Antidepressant compounds can be both pro- and anti-inflammatory in human hippocampal cells

The increasingly recognised role of inflammation in the pathogenesis and prognosis of depression has led to a renewed focus on the immunomodulatory properties of compounds with antidepressant action. Studies have so far explored such properties in human blood samples and in animal models.
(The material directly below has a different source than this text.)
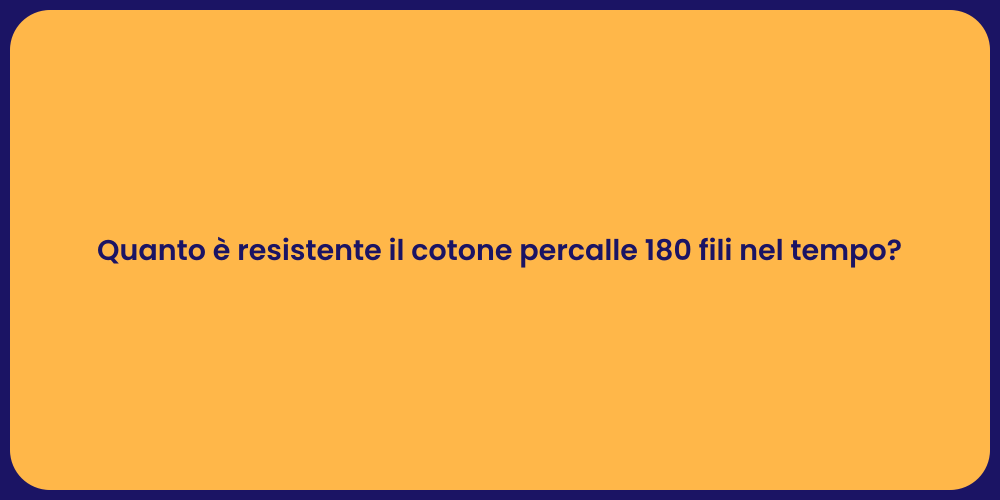 Quanto è resistente il cotone percalle 180 fili nel tempo?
Here we used the more relevant model of human hippocampal progenitor cells exposed to an inflammatory milieu, induced by treatment with IL-1β. This increased the levels of a series of cytokines and chemokines produced by the cells, including a dose- and time-dependent increase of IL-6. We investigated the immunomodulatory properties of four monoaminergic antidepressants, venlafaxine, sertraline, moclobemide and agomelatine, and two omega-3 polyunsaturated fatty acids (n-3 PUFAs), eicosapentanoic acid (EPA) and docosahexanoic acid (DHA). We found that venlafaxine and EPA were anti-inflammatory: venlafaxine decreased IL-6, with a trend for decrease of IL-8 and IP-10, while EPA decreased the levels of IL-6, IL-15, IL-1RA, and IP-10. These effects were associated with a corresponding decrease in NF-kB activity. Unexpectedly, sertraline and DHA had pro-inflammatory effects, increasing IFN-α and IL-6, and IL-15, IL-1RA, IFN-α and IL-6, respectively, though these changes were also associated with a decrease in NF-kB activity, suggesting distinct modes of action. Agomelatine and moclobemide had no effect on IL-6 secretion. These observations indicate that monoaminergic antidepressants and n-3 PUFAs have distinctive effects on immune processes in human neural cells. Further characterisation of these actions may enable more effective personalisation of treatment based on the inflammatory status of patients.